Data provided below:

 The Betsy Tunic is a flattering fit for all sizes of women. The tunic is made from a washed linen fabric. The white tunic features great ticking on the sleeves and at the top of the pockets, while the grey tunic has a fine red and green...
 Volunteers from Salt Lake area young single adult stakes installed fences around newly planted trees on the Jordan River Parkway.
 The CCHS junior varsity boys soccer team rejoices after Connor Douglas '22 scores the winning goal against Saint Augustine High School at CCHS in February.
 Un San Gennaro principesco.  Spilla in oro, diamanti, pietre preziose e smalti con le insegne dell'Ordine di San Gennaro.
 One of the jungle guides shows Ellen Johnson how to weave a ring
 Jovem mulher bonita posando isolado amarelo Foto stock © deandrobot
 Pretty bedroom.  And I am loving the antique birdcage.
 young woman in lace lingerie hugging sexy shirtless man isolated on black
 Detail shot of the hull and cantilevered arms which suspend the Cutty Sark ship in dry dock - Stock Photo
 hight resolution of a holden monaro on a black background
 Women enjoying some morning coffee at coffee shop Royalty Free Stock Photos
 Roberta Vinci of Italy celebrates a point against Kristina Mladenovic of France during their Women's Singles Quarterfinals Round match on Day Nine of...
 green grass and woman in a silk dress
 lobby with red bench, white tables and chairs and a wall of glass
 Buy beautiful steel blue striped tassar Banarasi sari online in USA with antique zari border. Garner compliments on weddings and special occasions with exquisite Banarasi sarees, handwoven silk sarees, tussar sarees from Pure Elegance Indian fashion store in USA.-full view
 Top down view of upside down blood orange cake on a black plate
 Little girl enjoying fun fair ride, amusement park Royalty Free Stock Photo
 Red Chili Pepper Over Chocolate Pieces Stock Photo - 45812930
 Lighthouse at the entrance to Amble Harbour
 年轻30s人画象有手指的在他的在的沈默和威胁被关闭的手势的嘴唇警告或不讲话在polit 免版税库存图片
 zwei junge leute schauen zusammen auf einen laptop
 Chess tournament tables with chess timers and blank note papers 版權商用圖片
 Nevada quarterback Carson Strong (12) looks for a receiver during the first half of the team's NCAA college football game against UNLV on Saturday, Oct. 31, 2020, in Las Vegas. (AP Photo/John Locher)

End of Data provided.

Top to bottom, transcribe every line above exactly.

 The Betsy Tunic is a flattering fit for all sizes of women. The tunic is made from a washed linen fabric. The white tunic features great ticking on the sleeves and at the top of the pockets, while the grey tunic has a fine red and green...
 Volunteers from Salt Lake area young single adult stakes installed fences around newly planted trees on the Jordan River Parkway.
 The CCHS junior varsity boys soccer team rejoices after Connor Douglas '22 scores the winning goal against Saint Augustine High School at CCHS in February.
 Un San Gennaro principesco.  Spilla in oro, diamanti, pietre preziose e smalti con le insegne dell'Ordine di San Gennaro.
 One of the jungle guides shows Ellen Johnson how to weave a ring
 Jovem mulher bonita posando isolado amarelo Foto stock © deandrobot
 Pretty bedroom.  And I am loving the antique birdcage.
 young woman in lace lingerie hugging sexy shirtless man isolated on black
 Detail shot of the hull and cantilevered arms which suspend the Cutty Sark ship in dry dock - Stock Photo
 hight resolution of a holden monaro on a black background
 Women enjoying some morning coffee at coffee shop Royalty Free Stock Photos
 Roberta Vinci of Italy celebrates a point against Kristina Mladenovic of France during their Women's Singles Quarterfinals Round match on Day Nine of...
 green grass and woman in a silk dress
 lobby with red bench, white tables and chairs and a wall of glass
 Buy beautiful steel blue striped tassar Banarasi sari online in USA with antique zari border. Garner compliments on weddings and special occasions with exquisite Banarasi sarees, handwoven silk sarees, tussar sarees from Pure Elegance Indian fashion store in USA.-full view
 Top down view of upside down blood orange cake on a black plate
 Little girl enjoying fun fair ride, amusement park Royalty Free Stock Photo
 Red Chili Pepper Over Chocolate Pieces Stock Photo - 45812930
 Lighthouse at the entrance to Amble Harbour
 年轻30s人画象有手指的在他的在的沈默和威胁被关闭的手势的嘴唇警告或不讲话在polit 免版税库存图片
 zwei junge leute schauen zusammen auf einen laptop
 Chess tournament tables with chess timers and blank note papers 版權商用圖片
 Nevada quarterback Carson Strong (12) looks for a receiver during the first half of the team's NCAA college football game against UNLV on Saturday, Oct. 31, 2020, in Las Vegas. (AP Photo/John Locher)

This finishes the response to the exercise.